None of this discussion should suggest I do not have anxieties about the leading candidates. My principal anxiety about Warren is whether she will appear the Harvard professor who needs to be the smartest in the room, or whether she is the woman of blue collar roots motivated by instincts of caregiving and reform. Candidate imagery and gender interact, and I am sure her campaign is well aware of the image downsides of being the “Smart Girl.” As for Biden, his strength is in a perception that he is a known quantity and a decent man, who represents little that is radical or risky. Other than gaffes that can undermine perceived steadiness, I worry that he will not connect with younger voters whose heightened participation is essential to prevent this electorate from being older than the 2016 electorate, a demographic change that would favor Trump.
Additionally, Sanders may garner more support than I am crediting him with here and others may emerge. There is room for both to happen. A three or four candidate late field can spur another anxiety: that no one have a majority of delegates going into the convention.

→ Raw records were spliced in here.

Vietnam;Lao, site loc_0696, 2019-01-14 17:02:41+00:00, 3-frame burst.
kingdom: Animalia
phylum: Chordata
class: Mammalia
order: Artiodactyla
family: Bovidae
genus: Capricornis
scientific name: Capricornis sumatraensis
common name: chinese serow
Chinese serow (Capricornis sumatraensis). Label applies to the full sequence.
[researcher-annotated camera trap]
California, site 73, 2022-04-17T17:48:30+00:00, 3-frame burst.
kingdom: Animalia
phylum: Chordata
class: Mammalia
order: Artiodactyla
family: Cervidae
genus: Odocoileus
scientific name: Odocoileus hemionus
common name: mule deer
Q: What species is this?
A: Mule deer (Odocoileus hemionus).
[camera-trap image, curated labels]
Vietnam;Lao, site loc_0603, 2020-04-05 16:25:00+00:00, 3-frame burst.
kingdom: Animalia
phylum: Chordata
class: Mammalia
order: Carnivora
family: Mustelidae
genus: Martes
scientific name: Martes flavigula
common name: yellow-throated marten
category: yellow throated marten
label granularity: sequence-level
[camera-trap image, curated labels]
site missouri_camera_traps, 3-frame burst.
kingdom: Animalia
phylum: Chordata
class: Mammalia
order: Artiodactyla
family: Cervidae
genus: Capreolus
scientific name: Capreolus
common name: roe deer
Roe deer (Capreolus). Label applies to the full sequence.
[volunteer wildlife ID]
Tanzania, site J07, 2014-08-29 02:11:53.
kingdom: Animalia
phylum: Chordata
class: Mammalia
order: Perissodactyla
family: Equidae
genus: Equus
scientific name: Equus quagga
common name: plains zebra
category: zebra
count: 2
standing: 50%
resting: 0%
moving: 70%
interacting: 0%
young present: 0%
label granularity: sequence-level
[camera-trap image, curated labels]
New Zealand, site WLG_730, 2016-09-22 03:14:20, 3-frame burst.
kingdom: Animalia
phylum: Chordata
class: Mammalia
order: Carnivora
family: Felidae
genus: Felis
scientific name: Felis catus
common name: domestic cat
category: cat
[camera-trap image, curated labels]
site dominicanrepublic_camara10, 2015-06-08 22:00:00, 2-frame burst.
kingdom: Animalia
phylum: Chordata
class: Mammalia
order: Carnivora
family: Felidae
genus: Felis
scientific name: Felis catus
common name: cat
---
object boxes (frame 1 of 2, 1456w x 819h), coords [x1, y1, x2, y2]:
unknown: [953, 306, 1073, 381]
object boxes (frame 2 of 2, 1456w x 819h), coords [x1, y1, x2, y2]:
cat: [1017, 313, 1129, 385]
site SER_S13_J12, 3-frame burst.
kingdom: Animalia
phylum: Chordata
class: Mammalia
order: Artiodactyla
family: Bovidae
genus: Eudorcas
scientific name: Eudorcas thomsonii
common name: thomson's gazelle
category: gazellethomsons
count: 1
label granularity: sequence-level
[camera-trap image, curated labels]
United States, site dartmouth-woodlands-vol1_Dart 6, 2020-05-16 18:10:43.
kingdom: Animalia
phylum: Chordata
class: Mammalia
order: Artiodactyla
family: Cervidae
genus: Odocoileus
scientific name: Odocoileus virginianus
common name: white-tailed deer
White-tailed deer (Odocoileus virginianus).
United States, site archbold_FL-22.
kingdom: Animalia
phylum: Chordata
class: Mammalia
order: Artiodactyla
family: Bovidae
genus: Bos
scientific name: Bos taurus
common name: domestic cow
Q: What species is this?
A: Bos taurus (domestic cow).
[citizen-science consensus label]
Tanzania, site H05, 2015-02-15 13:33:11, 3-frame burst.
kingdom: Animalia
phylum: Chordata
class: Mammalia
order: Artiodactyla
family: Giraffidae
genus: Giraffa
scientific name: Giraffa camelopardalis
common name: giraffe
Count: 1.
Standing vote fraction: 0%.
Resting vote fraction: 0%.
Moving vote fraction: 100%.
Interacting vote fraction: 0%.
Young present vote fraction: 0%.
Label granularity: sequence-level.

I am not, however, anxious that Warren is the candidate of big change. If the country moves from Trump to Warren, it will be a big change – in structure, process, and result.
Shortly after the 2016 election, I had lunch with a colleague whom I respect. I noted that in politics as well as physics, for every action there is a reaction. We went from a brilliant, erudite President who believed in meritocracy to the current incumbent. The next wave, I suggested, could bring big change. Maybe, my colleague responded, but we are in for a whole lot of hurt in the meantime. His prediction was correct. We will see if mine was as well.